Il Nosferatu si presenta come Cadavere per eccellenza[7] in quanto incarnazione della Natura ridotta per i moderni a materiale inerte. Ma alla Natura-Destino, pur manifestandosi come potenza di dissoluzione – che di fatto le appartiene – ripugna essere solo massa morta e putrescente. Cos’è che lo risveglia? Il richiamo della Vita, nella forma pura di una ragazza, solitaria e sensibile, stranamente attratta dalla fine. La Fanciulla scopre in sé il Nosferatu, quel principio naturale che reca Morte ma anche Desiderio, quella bestia incomprensibile, il monstrum che siamo e che al contempo ci sovrasta: Ellen lo domanda a von Franz, senza ottenere risposta: “il Male viene da noi o dall’Al di là”? Quella Bestia è il nostro stesso Destino, che ci appartiene e non ci appartiene. A cui ci sottraiamo ma che non possiamo evitare e da cui in fondo siamo oscuramente, fatalmente attratti. Lei, la Donna che è Vita allo stato puro, ribellione alle forme cristallizzate dell’esistenza borghese in favore degli istinti più temuti e incomprensibili, appetisce la Morte. Lui, Mostro che è Morte allo stato puro, putrida e disfatta carogna, latore della disperazione, colui il quale, come dice il folle Knock, è infinità che aspira a regnare su corpi vuoti, appetisce la Vita. Quell’amore per lui impossibile, feroce, letale pur essendo la massima fonte dell’esistere, è come se gli rendesse, infine, un po’ di quel respiro, di quello spirito che da secoli non abitava la vuota carcassa, forzata a inspirarlo da fuori, rabbiosamente, come un rantolo.

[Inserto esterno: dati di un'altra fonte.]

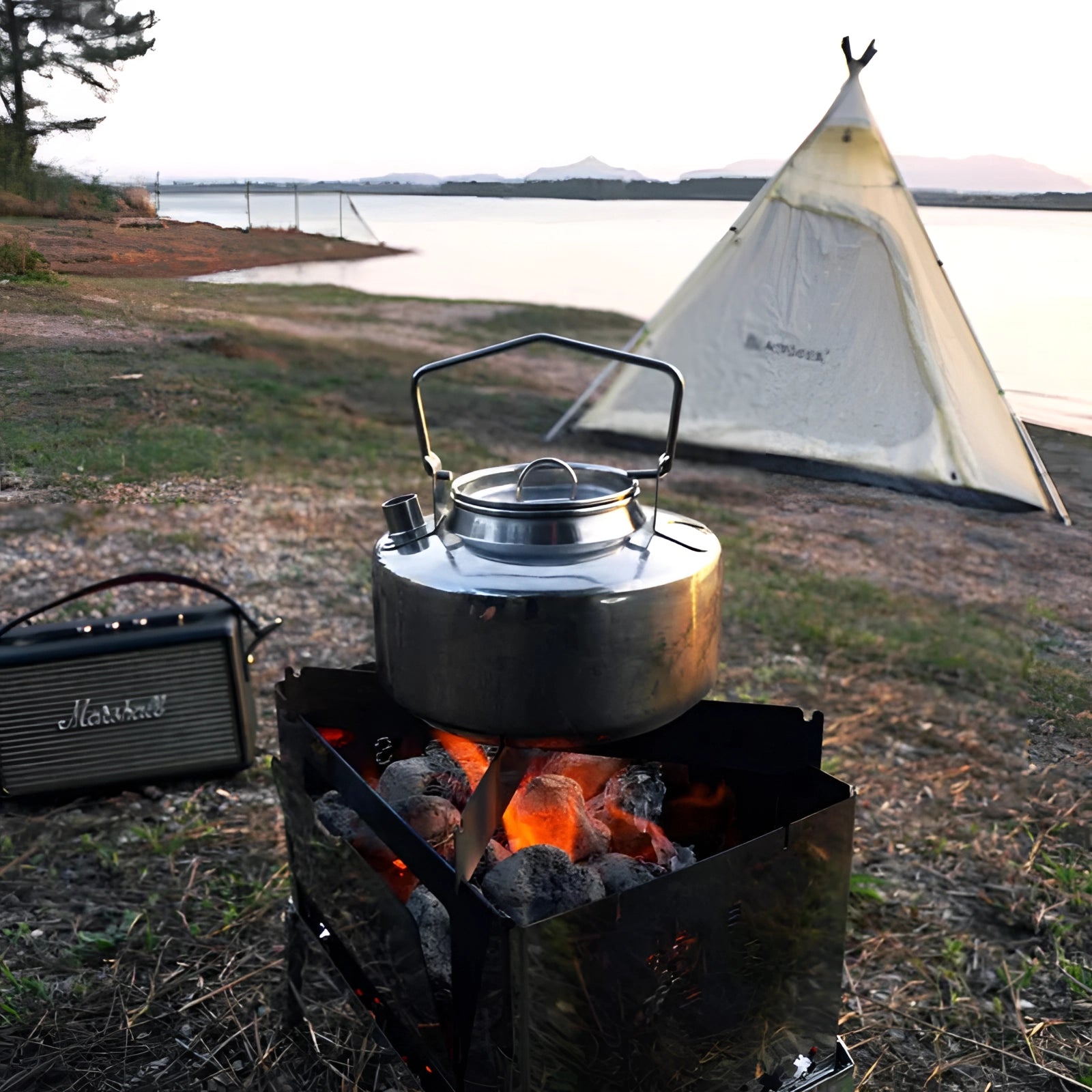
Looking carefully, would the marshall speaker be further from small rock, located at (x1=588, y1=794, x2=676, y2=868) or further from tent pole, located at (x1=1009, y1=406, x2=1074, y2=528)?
tent pole, located at (x1=1009, y1=406, x2=1074, y2=528)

Quel respiro che, in quanto No sferatu, Non-spirante, più non gli apparteneva, costituendo tuttavia l’oggetto del suo vorace, ineluttabile Appetito desiderante.

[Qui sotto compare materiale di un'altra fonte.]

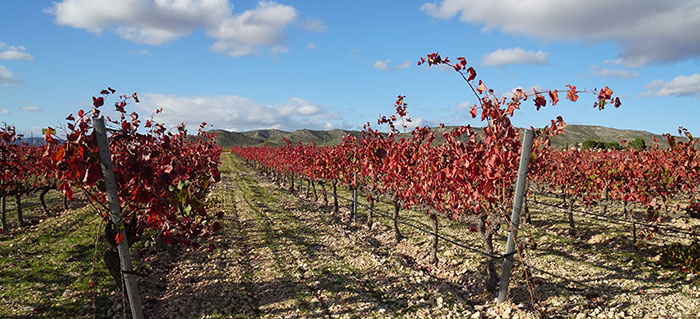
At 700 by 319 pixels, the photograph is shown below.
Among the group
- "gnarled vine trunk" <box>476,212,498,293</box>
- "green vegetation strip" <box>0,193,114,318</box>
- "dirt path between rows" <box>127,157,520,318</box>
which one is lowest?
"dirt path between rows" <box>127,157,520,318</box>

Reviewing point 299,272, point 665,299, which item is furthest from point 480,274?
point 299,272

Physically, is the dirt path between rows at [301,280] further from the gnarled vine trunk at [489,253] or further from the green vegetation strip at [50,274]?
the green vegetation strip at [50,274]

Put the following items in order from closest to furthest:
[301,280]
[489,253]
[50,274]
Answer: [489,253] → [50,274] → [301,280]

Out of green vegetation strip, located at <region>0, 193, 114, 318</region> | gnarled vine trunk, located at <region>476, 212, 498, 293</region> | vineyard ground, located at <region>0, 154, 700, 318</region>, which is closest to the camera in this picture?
green vegetation strip, located at <region>0, 193, 114, 318</region>

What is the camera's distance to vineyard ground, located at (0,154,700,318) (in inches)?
258

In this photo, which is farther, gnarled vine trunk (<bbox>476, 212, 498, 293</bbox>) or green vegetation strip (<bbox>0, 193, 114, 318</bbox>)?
gnarled vine trunk (<bbox>476, 212, 498, 293</bbox>)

Così come crede Hölderlin, la finita individualità dell’essere umano, spezzata, frammentata, sofferente, perversa e malvagia, può essa sola realizzare l’unificazione con l’Infinito-Natura: ma lo può soltanto per un battito; facendosi da parte, esponendosi all’annientamento, per trarre da esso una bellezza unica, fragile, dolorosa e transeunte. Come Empedocle e ogni altro eroe tragico compiono il proprio destino nel trapassare, evocando il Bene e il Bello dal disfacimento, così la Morte e la Fanciulla, Hades e Afrodite, Νεῖκος e Φιλότης, trovano pace unità pienezza nel reciproco annientamento. Anche se per un solo battito.
Uno scheletro. Un giovane corpo nudo e insanguinato. Tutt’intorno, come corona, mazzi di fresco lillà.

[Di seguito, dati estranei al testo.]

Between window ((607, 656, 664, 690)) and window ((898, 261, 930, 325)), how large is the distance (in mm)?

Il Male si disperde solamente accogliendolo.
[1] Ultimo allucinato e sinistro bagliore dello spirito romantico teutonico.
[2] Per restare in terra tedesca – e forse non si tratta di un caso – basti pensare alla raccolta di fiabe dei fratelli Grimm, piuttosto cupe e violente, per quanto rimaneggiate rispetto alla tradizione orale.
[3] Particolare che stranamente sembra anticipare il finale dell’ultimo Nosferatu.
[4] Da questo punto di vista Das Cabinet des Dr. Caligari di Robert Wiene rappresenta il più compiuto – e forse l’unico – esempio di cinema espressionista tedesco.
[5] Le riprese esterne sono quelle del castello di Orava, in Slovacchia.
[6] Che probabilmente simboleggia il lupo mannaro di cui l’oste parla a Hutter.
[7] Il che è reso perfettamente dal film di Eggers, che riporta l’aspetto del Vampiro a quello del folclore originario: un corpo morto innaturalmente risvegliato.